Ironisnya, partisipasi politik itu bersifat semu. Kosong, seperti amplop yang tak ada isinya. Orang hanya butuh isinya, bukan amplopnya. Demokrasi kita terpasung disitu. Di asesoris, bukan di jiwanya. Di periferal, bukan di sentrum gravitasinya. Di prosedur, bukan di substansinya. Realitas itu membuat demokrasi kita jalan di tempat, bahkan boleh jadi mundur ke titik awal dimana demokrasi diteriakkan (1998).

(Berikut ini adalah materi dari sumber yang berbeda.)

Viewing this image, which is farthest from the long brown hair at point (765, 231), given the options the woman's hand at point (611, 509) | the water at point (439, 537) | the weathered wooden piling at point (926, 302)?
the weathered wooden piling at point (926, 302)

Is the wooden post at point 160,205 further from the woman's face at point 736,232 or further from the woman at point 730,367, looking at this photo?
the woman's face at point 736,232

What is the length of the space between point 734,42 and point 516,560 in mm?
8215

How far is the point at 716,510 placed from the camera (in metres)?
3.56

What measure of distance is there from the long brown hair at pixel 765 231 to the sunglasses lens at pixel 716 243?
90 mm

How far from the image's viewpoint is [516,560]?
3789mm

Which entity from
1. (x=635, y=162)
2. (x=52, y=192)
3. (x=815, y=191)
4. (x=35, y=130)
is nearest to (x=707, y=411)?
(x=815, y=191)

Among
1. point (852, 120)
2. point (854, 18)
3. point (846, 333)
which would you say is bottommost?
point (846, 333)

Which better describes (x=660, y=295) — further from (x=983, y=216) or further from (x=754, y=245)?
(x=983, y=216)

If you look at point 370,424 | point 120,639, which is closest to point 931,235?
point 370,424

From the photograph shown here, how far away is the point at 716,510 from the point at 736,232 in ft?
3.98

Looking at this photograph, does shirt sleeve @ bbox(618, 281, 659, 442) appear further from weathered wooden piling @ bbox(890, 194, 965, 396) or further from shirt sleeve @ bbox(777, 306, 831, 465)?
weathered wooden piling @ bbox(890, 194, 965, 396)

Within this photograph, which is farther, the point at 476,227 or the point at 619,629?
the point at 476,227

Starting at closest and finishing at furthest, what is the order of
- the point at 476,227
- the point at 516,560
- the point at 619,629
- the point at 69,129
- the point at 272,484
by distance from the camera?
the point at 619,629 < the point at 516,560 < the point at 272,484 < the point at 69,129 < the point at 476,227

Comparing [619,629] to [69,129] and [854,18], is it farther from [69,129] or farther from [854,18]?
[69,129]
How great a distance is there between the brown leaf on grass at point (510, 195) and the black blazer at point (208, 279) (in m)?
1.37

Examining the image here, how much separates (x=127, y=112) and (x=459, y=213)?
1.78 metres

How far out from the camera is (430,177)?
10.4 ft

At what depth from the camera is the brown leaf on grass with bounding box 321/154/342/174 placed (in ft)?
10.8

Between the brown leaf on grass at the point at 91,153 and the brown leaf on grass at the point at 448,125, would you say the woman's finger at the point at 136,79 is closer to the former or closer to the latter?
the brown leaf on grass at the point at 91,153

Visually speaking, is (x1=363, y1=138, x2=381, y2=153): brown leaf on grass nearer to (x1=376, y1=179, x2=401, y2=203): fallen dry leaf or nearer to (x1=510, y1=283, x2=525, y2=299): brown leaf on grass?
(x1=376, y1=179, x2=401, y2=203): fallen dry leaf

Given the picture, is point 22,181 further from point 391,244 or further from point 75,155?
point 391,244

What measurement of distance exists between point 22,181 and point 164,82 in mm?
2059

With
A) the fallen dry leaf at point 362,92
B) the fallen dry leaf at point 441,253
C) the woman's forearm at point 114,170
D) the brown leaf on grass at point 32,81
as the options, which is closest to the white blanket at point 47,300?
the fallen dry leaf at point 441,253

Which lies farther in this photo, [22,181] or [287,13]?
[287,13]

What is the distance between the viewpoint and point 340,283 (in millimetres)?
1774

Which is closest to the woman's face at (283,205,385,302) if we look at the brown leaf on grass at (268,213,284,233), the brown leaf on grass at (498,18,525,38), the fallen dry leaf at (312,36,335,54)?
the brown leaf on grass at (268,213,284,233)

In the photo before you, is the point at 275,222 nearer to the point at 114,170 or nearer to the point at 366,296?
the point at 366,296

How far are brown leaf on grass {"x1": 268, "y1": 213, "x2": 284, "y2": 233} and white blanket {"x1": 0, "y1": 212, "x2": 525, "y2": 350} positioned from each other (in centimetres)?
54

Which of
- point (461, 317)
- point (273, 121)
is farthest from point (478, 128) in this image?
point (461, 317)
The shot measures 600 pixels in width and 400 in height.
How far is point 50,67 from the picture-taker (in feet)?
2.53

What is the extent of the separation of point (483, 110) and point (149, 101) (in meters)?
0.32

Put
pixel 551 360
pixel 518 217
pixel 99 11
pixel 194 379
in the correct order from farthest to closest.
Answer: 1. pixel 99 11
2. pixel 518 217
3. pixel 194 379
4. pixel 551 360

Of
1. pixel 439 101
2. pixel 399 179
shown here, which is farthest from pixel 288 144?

Selain mekanisme teknis penghitungan suara yang meragukan, pola pertanggungjawaban wakil rakyat jauh dari asa. Dinamika di grass root rasa-rasanya tak selaras dengan hujan interupsi di ruang parlemen. Rakyat berteriak turunkan sembako, di atas berbisik tentang bagaimana menaikkan dan mengimport. Aspirasi tampak berpapasan ketika pemilu, namun berseberangan di realitas.
Menimbang dua hal itu, Chris (2024) mengusulkan pertama, perlunya seperangkat mekanisme untuk mengevaluasi posisi wakil yang dipilih di eksekutif dan legislatif. Menyerahkan sepenuhnya pada anggota parlemen di tingkat lokal dan pusat sama berharap hujan turun di musim kemarau. Hanya mukjizat yang dapat mendorong lahirnya angket dan interpelasi. Rakyat sebagai pemilik kedaulatan tak dapat berbuat banyak.
Hak-hak eklusif itu hanya mungkin digunakan bila partai memiliki kesamaan untung dengan kelompok tertentu. Tanpa itu, hak-hak protokoler dewan sulit dipakai. Belum lagi perlunya negosiasi di level elit, transaksi, pengkhianatan, dan hasilnya yang unhappy ending. Dengan waktu panjang, pengguna hak angket, interpelasi, bahkan pansus, seringkali tak produktif. Hasilnya fifty-fifty, alias win-win solution.
Sebab itu, perlu di desain mekanisme baru sebagaimana praktek di negara-negara demokrasi. Ada mekanisme jalan tol yang boleh dilakukan oleh kelompok masyarakat pemilih dengan alasan ketidakpuasan atas kinerja wakilnya di eksekutif dan legislatif.